Sandra nos cuenta su experiencia con Martín, dando visibilidad al autismo

Hola, mi nombre es Sandra, hace unos meses decidí que era necesario compartir una historia de superación y de esfuerzo de la que he sido testigo y que merece la pena tener en cuenta para acabar con los estereotipos y abrir los ojos de aquellos que aún no entienden y no valoran a las personas que ven el mundo de una manera diferente.
Para poder contar esta historia me voy a presentar, desde pequeña tenía claro que quería ser maestra de infantil, pero jamás imaginé lo que de verdad conlleva esta profesión, hoy en día soy maestra de infantil en un colegio de Valencia desde hace ya 7 años.
En mi segundo año como ‘seño’, con tan solo 23 años, con muy poca experiencia, muchas lecciones que aprender y muchas imperfecciones que mejorar; pese a mis ganas e ilusión, me dispuse a emprender un nuevo curso y compartirlo con 25 nuevos peques y sus familias.

Llegó el uno de septiembre, y después de unos días de preparar la clase era el día de la reunión de papis, conocí a las familias y a algunos de los peques que acompañaron a sus papis. Fue la primera vez que le vi; que le conocí. 
Martín acompañó a sus padres y durante esos primeros cinco minutos no me hizo ningún caso, no me dejó tocarle, ni dirigirme a él, anduvo por toda la salita, mirando de aquí para allá, tocándolo todo e inspeccionando cada detalle.
Llegué a casa y desde la ignorancia y el desconocimiento le dije a mi madre “tengo un nene que no me ha hecho ni caso, no sé lo que me costará, pero conseguiré que haga caso y se porte súper bien”.
Al día siguiente empezó el curso, poco a poco fueron entrando los nenes a clase despidiéndose de sus familias y entre los primeros lloros empezamos la rutina de clase.
Durante los primeros días, no sabía cómo actuar, Martín se mostraba reacio a participar en las rutinas, muy común en niños de tres años que se están adaptando a clase, pero sin saber por qué no sabía cómo tranquilizarlo, salir al patio a un espacio tan abierto le hacía estar intranquilo, los cambios de maestra y de espacios le hacían ponerse muy nervioso, pero ni siquiera conmigo estaba tranquilo, necesitaba inspeccionar la clase y estar él en su espacio.
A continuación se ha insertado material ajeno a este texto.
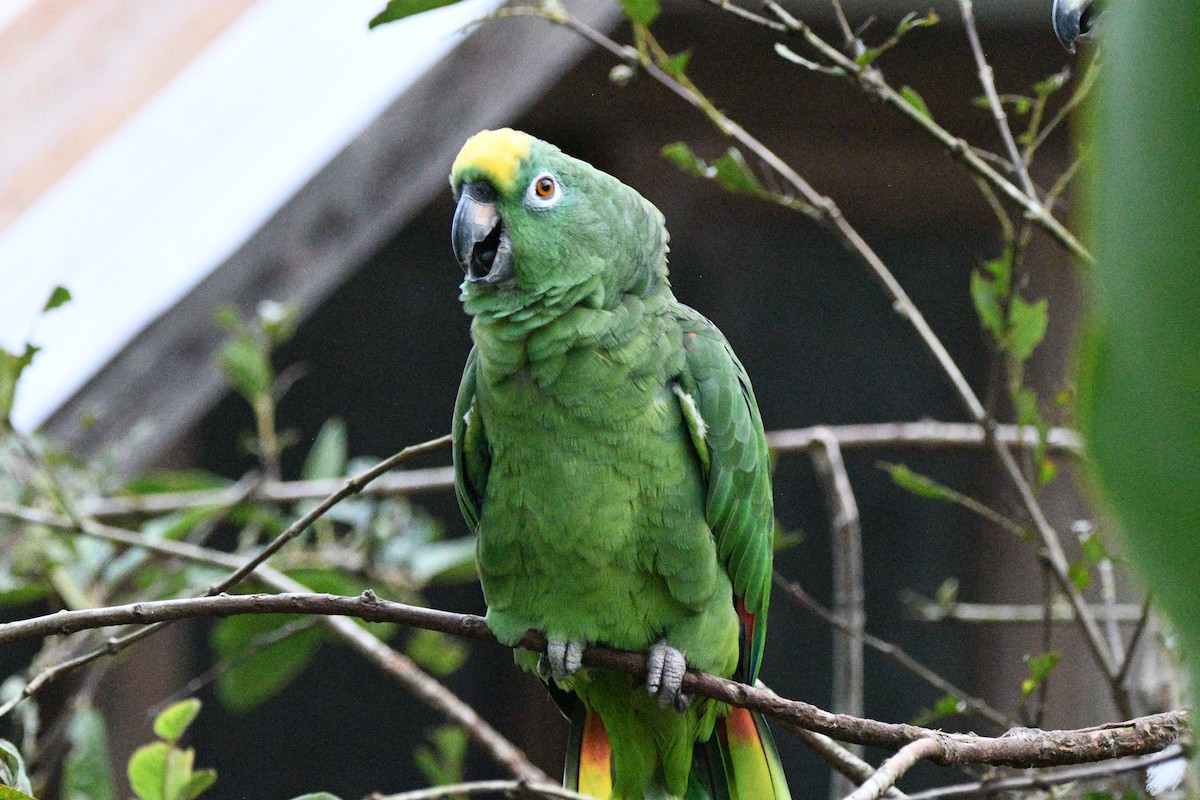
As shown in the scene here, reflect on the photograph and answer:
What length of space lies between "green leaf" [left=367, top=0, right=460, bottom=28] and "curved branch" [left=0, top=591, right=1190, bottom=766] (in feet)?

Es cierto que a día de hoy todos los esfuerzos han merecido la pena y no cambio por nada del mundo ese año vivido, ya que me ha convertido en quien soy ahora, cada minuto dedicado a intentar entenderle, a intentar hacer su día más sencillo, más comprensible y fácil… antes de saber como era él en realidad.
Sin embargo echando la vista atrás no olvido el estrés que supuso para mí y mis compañeras intentar encajar a Martín en el entorno educativo de todos los demás cuando aún no sabíamos de su diagnóstico y la diferencia en su estilo de aprendizaje. Una vez conocimos la forma de trabajar con él, resultó más fácil resolver todas las dificultades y superar todas las barreras que nos surgían.

Quizás sea una de las cuestiones más importantes a resolver a día de hoy, pues un buen diagnóstico, un diagnóstico temprano y actuar en coordinación con familia y especialistas reduciría las inquietudes que le surgen a muchos maestros al enfrentarse a niños sin diagnóstico todavía, con los que no se sabe qué hacer, por dónde guiar el proceso de aprendizaje.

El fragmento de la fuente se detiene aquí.